# Right-hand rule

(Redirected from Right-hand fist rule)
The left-handed orientation is shown on the left, and the right-handed on the right.
Prediction of direction of field (B) when the current I flows in the direction of the thumb
The right-hand rule for motion produced with screw threads

The right-hand rule is a convention in vector math. It helps you remember direction when vectors get cross multiplied.

1. Start by closing your right hand and stick out your pointer finger.
2. Stick your thumb straight up like a your making the sign for a gun.
3. If you point your "gun" straight ahead, stick out your middle finger so that it points left and all your fingers are at right angles to each other.

If you have two vectors that you want to cross multiply, you can figure out the direction of the vector that comes out by pointing your thumb in the direction of the first vector and your pointer in the direction of the second vector. Your middle finger will point the direction of the cross product.

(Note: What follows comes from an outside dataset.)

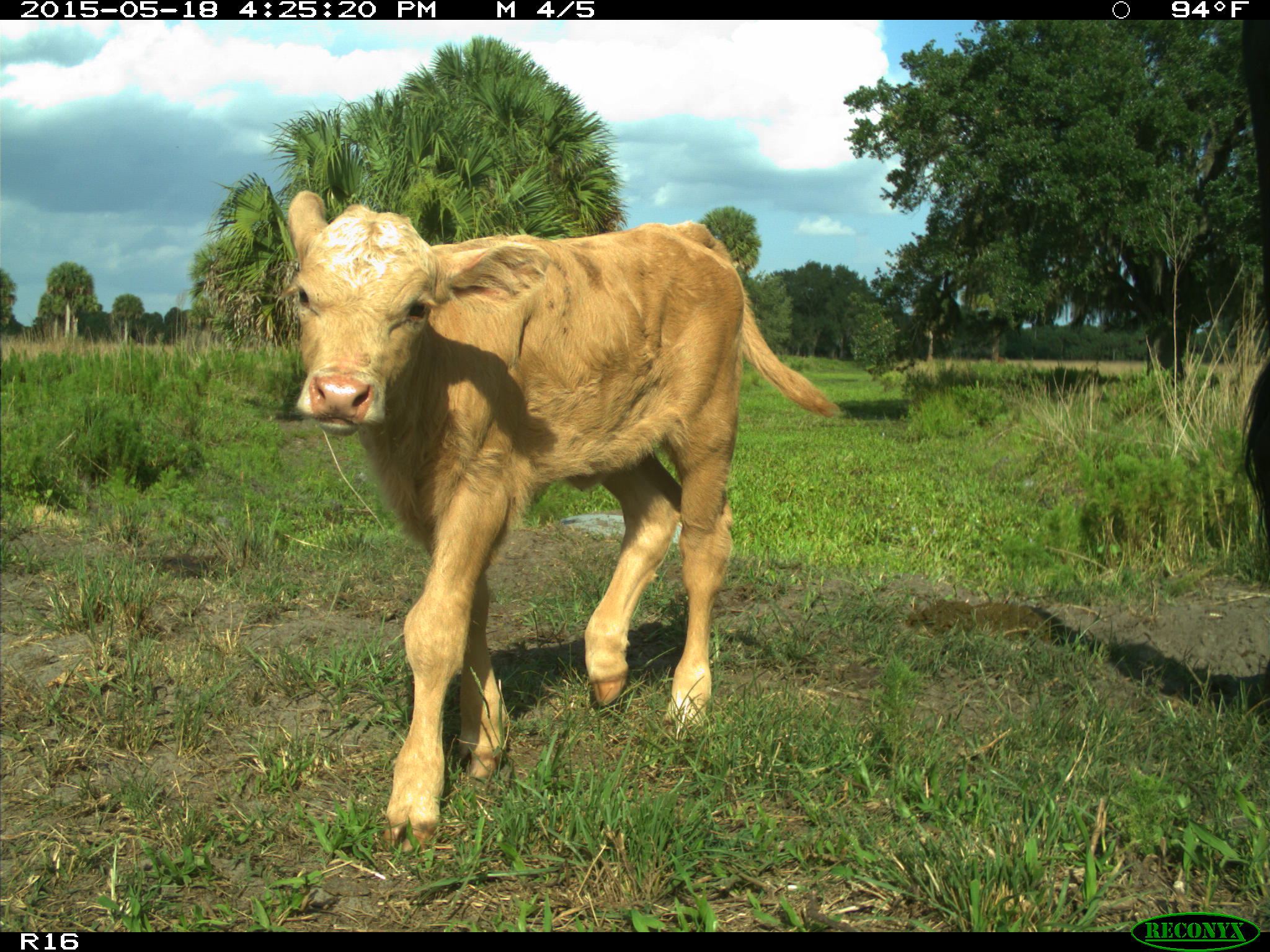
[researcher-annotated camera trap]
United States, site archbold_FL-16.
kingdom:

Remember that when you change the order that vectors get cross multiplied, the result goes in the opposite direction. So it's important to make sure that you go in the order of ${\displaystyle {\vec {thumb}}\times {\vec {pointer}}={\vec {middle}}}$.

## Variations

There is another rule called the right-hand grip rule (or corkscrew rule) that is used for magnetic fields and things that rotate.

1. Start by putting your right hand out flat and point your thumb straight out so that it is at a right angle to your other fingers.
2. Now curl your fingers into a fist and keep your thumb out (like a Thumbs Up).
3. Match how your fingers curl in to the way something is moving. The direction that your thumb is pointing is the direction of the vector we use to talk about it.

You can do this in reverse by starting your thumb in the direction of the vector and see how your fingers curl to see the direction of rotation. If you point your thumb in the direction of current in a wire, the magnetic field that comes up around it is in the direction of your curling fingers.